### SOURCE
******

# Whisper

> Whisper is a model for speech transcription and translation.


## Overview

- **Endpoint**: `https://fal.run/fal-ai/whisper`
- **Model ID**: `fal-ai/whisper`
- **Category**: speech-to-text
- **Kind**: inference
**Tags**: transcription, translation, speech



## Pricing

- **Price**: $0 per compute seconds

For more details, see [fal.ai pricing](https://fal.ai/pricing).

## API Information

This model can be used via our HTTP API or more conveniently via our client libraries.
See the input and output schema below, as well as the usage examples.


### Input Schema

The API accepts the following input parameters:


- **`audio_url`** (`string`, _required_):
  URL of the audio file to transcribe. Supported formats: mp3, mp4, mpeg, mpga, m4a, wav or webm.
  - Examples: "https://storage.googleapis.com/falserverless/model_tests/whisper/dinner_conversation.mp3"

- **`task`** (`TaskEnum`, _optional_):
  Task to perform on the audio file. Either transcribe or translate. Default value: `"transcribe"`
  - Default: `"transcribe"`
  - Options: `"transcribe"`, `"translate"`

- **`language`** (`Enum`, _optional_):
  Language of the audio file. If set to null, the language will be
  automatically detected. Defaults to null.
  
  If translate is selected as the task, the audio will be translated to
  English, regardless of the language selected.
  - Options: `"af"`, `"am"`, `"ar"`, `"as"`, `"az"`, `"ba"`, `"be"`, `"bg"`, `"bn"`, `"bo"`, `"br"`, `"bs"`, `"ca"`, `"cs"`, `"cy"`, `"da"`, `"de"`, `"el"`, `"en"`, `"es"`, `"et"`, `"eu"`, `"fa"`, `"fi"`, `"fo"`, `"fr"`, `"gl"`, `"gu"`, `"ha"`, `"haw"`, `"he"`, `"hi"`, `"hr"`, `"ht"`, `"hu"`, `"hy"`, `"id"`, `"is"`, `"it"`, `"ja"`, `"jw"`, `"ka"`, `"kk"`, `"km"`, `"kn"`, `"ko"`, `"la"`, `"lb"`, `"ln"`, `"lo"`, `"lt"`, `"lv"`, `"mg"`, `"mi"`, `"mk"`, `"ml"`, `"mn"`, `"mr"`, `"ms"`, `"mt"`, `"my"`, `"ne"`, `"nl"`, `"nn"`, `"no"`, `"oc"`, `"pa"`, `"pl"`, `"ps"`, `"pt"`, `"ro"`, `"ru"`, `"sa"`, `"sd"`, `"si"`, `"sk"`, `"sl"`, `"sn"`, `"so"`, `"sq"`, `"sr"`, `"su"`, `"sv"`, `"sw"`, `"ta"`, `"te"`, `"tg"`, `"th"`, `"tk"`, `"tl"`, `"tr"`, `"tt"`, `"uk"`, `"ur"`, `"uz"`, `"vi"`, `"yi"`, `"yo"`, `"zh"`

- **`diarize`** (`boolean`, _optional_):
  Whether to diarize the audio file. Defaults to false. Setting to true will add costs proportional to diarization inference time.

******

### WHAT TO WORK ON
1/ Copy the Whisper page from "See the input" to "wav or webm.", swapping "audio file" for "recording".
2/ What audio formats does the Whisper page list as supported? Give all of them.

Dataset rows

******

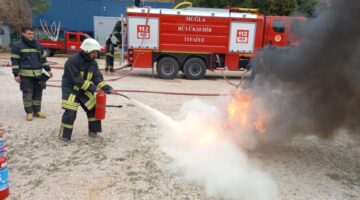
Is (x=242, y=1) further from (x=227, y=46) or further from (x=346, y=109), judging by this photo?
(x=346, y=109)

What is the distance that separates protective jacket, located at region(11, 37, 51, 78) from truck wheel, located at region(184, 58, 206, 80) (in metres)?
7.47

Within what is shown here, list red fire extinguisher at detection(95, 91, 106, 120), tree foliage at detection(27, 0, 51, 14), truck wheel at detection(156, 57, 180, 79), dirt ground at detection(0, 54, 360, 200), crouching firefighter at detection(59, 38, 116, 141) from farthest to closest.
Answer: tree foliage at detection(27, 0, 51, 14) → truck wheel at detection(156, 57, 180, 79) → red fire extinguisher at detection(95, 91, 106, 120) → crouching firefighter at detection(59, 38, 116, 141) → dirt ground at detection(0, 54, 360, 200)

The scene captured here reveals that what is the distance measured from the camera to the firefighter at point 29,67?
20.5ft

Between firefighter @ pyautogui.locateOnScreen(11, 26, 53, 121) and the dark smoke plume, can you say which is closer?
the dark smoke plume

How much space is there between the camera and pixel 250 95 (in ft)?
16.6

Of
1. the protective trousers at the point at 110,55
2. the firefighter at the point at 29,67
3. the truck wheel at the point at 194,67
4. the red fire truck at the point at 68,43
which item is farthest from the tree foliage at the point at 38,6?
the firefighter at the point at 29,67

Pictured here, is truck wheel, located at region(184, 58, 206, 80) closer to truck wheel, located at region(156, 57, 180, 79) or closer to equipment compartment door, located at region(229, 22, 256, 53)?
truck wheel, located at region(156, 57, 180, 79)

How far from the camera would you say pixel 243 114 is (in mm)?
5000

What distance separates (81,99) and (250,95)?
2617 mm

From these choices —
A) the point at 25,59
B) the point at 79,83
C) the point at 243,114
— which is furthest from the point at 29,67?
the point at 243,114

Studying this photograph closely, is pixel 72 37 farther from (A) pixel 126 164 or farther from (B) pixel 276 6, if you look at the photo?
(A) pixel 126 164

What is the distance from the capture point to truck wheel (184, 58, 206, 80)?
43.8 ft

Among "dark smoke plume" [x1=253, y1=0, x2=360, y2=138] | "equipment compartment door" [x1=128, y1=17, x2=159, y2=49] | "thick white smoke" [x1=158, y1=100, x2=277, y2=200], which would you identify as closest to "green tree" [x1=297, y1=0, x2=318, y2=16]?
"dark smoke plume" [x1=253, y1=0, x2=360, y2=138]

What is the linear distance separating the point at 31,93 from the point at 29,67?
0.51 metres
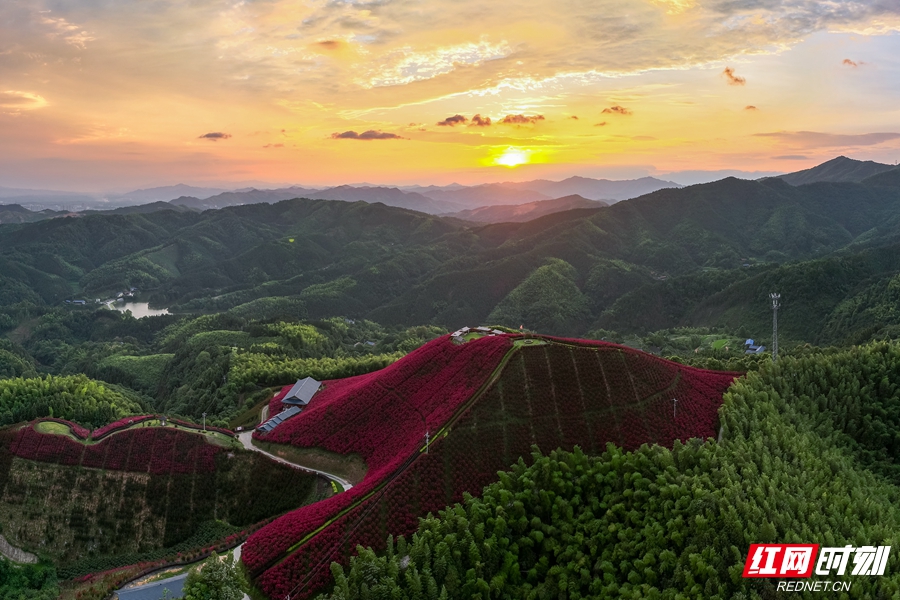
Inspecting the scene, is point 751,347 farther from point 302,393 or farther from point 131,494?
point 131,494

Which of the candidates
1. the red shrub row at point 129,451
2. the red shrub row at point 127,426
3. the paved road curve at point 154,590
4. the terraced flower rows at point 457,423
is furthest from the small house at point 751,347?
the paved road curve at point 154,590

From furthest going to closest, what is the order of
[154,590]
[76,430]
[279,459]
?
[76,430], [279,459], [154,590]

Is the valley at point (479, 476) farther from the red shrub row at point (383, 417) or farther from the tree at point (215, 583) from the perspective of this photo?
the tree at point (215, 583)

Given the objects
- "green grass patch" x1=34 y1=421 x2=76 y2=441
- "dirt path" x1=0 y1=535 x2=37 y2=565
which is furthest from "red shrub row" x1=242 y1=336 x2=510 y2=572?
"dirt path" x1=0 y1=535 x2=37 y2=565

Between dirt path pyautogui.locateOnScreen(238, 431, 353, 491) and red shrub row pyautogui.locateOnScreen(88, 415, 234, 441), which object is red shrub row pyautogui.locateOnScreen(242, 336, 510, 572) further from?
red shrub row pyautogui.locateOnScreen(88, 415, 234, 441)

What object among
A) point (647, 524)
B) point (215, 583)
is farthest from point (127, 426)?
point (647, 524)

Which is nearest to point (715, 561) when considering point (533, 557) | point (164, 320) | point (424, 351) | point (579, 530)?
point (579, 530)

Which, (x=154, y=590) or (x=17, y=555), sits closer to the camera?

******

### TASK-BY-TASK ANSWERS
1/
See the input and output schema below, as well as the usage examples.


### Input Schema

The API accepts the following input parameters:


- **`audio_url`** (`string`, _required_):
  URL of the recording to transcribe. Supported formats: mp3, mp4, mpeg, mpga, m4a, wav or webm.

2/ mp3, mp4, mpeg, mpga, m4a, wav, webm